For decades, the United States didn’t realize it had a town in Mexico. Rio Rico, which sits just south of the Rio Grande and an hour’s drive from the southern tip of Texas, was founded in 1929 and functioned as part of Mexico in every practical sense. Its residents bought goods with Mexican pesos, paid Mexican taxes, and were subject to Mexican laws. Nothing about Rio Rico suggested that it belonged anywhere else.
The problem was that the U.S.–Mexico border wasn’t where anyone thought it was.
Years earlier, an American irrigation company had cut an unauthorized cutoff in the Rio Grande, leaving a loop of U.S. land south of its new course. Under treaties governing the boundary, artificial shifts in the river could not move the border. The legal boundary between the countries remained the same, and now cut through a dried-up riverbed—over which Rio Rico then expanded. So while the town was founded on Mexican land, its growth inadvertently moved it across the invisible border.

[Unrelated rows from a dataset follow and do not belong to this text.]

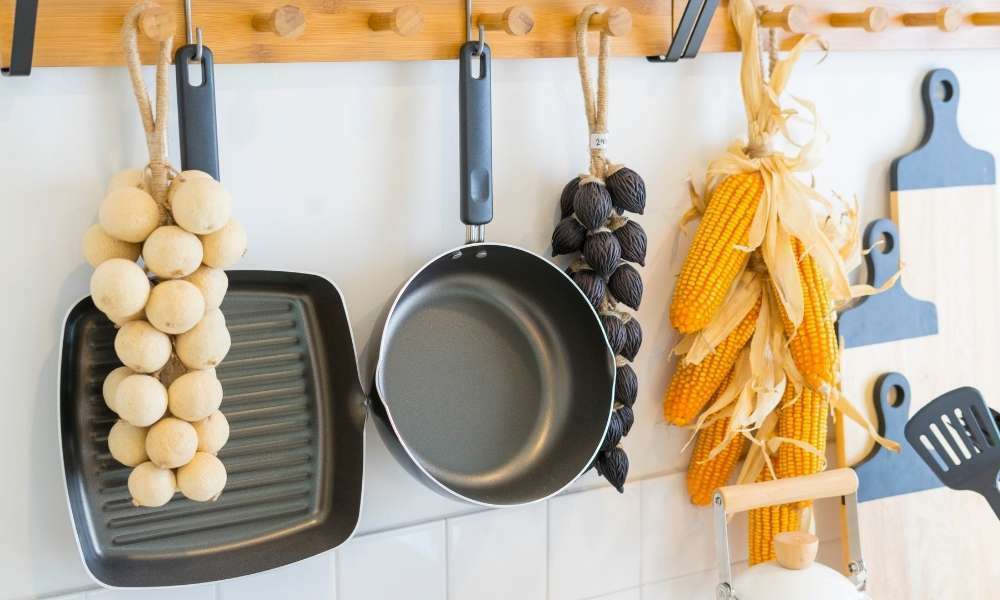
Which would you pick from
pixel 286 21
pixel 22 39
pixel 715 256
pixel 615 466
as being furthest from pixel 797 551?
pixel 22 39

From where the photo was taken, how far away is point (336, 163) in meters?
0.91

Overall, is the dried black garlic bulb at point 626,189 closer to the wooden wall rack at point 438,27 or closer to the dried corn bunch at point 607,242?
the dried corn bunch at point 607,242

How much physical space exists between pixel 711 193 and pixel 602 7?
0.79ft

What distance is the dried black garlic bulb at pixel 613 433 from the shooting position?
0.98 m

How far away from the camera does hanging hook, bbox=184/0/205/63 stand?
2.58 ft

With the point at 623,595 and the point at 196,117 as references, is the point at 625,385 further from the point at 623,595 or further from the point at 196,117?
the point at 196,117

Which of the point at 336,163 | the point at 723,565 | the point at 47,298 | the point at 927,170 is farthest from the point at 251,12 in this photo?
the point at 927,170

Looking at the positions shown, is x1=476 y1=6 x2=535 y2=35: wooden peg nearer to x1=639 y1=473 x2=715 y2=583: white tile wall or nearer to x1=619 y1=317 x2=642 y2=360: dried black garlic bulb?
x1=619 y1=317 x2=642 y2=360: dried black garlic bulb

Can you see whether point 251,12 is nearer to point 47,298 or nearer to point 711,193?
point 47,298

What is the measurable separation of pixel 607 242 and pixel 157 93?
416mm

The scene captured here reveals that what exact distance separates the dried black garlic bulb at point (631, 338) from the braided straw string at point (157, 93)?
0.46m

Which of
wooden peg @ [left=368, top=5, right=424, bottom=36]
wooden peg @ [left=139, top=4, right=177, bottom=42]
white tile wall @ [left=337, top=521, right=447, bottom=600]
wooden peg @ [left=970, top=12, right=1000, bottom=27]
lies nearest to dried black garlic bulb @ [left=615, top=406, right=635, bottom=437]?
white tile wall @ [left=337, top=521, right=447, bottom=600]

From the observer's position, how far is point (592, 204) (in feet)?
3.04

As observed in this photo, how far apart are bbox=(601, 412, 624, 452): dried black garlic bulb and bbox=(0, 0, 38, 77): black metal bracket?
600 millimetres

No one noticed for years. When the error was finally uncovered by an American geography professor in the 1960s, American officials were forced to confront a peculiar reality: A town that had long functioned as part of Mexico was, in fact, straddling the border.
The two governments eventually negotiated a fix. A 1970 treaty restored the river as the boundary, and in 1977, the United States formally transferred the land under Rio Rico to Mexico. The map once again matched the lived reality—but the law does not move as easily as the river does.
In the decades before the correction, children had been born in Rio Rico on American soil. One of them, Homero Cantú Treviño, later entered the United States and faced deportation for overstaying his visa. His defense was straightforward: He was not an undocumented immigrant at all, but a U.S. citizen by birth.
The Fourteenth Amendment guarantees citizenship to everyone born on American soil and subject to American jurisdiction: “All persons born or naturalized in the United States, and subject to the jurisdiction thereof, are citizens of the United States and of the State wherein they reside.” Cantú’s claim forced the government to confront a question that now sits at the center of Donald Trump’s attempt to restrict birthright citizenship: What does it mean to be “subject to the jurisdiction” of the United States?
For advocates of a narrower interpretation—right-wing immigration restrictionists, in the main—birth on U.S. soil is not sufficient. That’s the case that the president and his legal team made recently before the Supreme Court in Trump v. Barbara: Children born in the U.S. to undocumented immigrant parents shouldn’t get automatic citizenship because they aren’t really integrated into the nation and subject to its jurisdiction. The Fourteenth Amendment applies only to those fully subject to American authority, they argued.
Rio Rico would seem to have provided a near-perfect test case for that position. The town was governed in practice by Mexico. Its residents lived under a different sovereign, and the U.S. exercised no real authority over them. If “jurisdiction” is understood as something more than a formal abstraction, it is hard to see how it applied here. And yet, the U.S. declined to take that path.
Cantú’s case made its way through the immigration system. The Board of Immigration Appeals supported him only on narrow grounds. But in reviewing the case, President Jimmy Carter’s attorney general, Griffin Bell, went further. He acknowledged the unusual circumstances but declined to draw a limiting principle from them. Birth on U.S. soil remained the decisive fact. Cantú was granted citizenship, as was everyone else from Rio Rico who could prove birth on U.S. soil.
The episode presented an unusually clean opportunity to redefine the scope of birthright citizenship. If there were ever a case in which the U.S. might have insisted that geography alone was insufficient, this was it. The gap between sovereignty and governance was clear and undeniable, but the government chose not to draw that line.
The reason is not hard to see. Once introduced, such distinctions are difficult to contain. If jurisdiction depends on the degree of control exercised by the state, then every marginal case invites a challenge. How much control is enough? What kinds of authority count? And how are those judgments to be made in situations where the facts are less clear than they were in Rio Rico? These, no doubt, are some of the questions the Supreme Court is wrestling with as it decides how to rule on Trump v. Barbara in the next month or two.
The appeal of restricting birthright citizenship lies in its promise to align legal status with ideas about allegiance and authority. But as Rio Rico demonstrates, reality is messier. Sovereignty can be formal or practical, jurisdiction can be partial, and the relationship between the two can shift over time.
So a simple rule has its advantages. For most of American history, that rule has been that birth on U.S. soil confers citizenship. That sometimes produces results that can seem counterintuitive in edge cases. But it has the virtue of clarity. And it avoids the need to adjudicate degrees of belonging.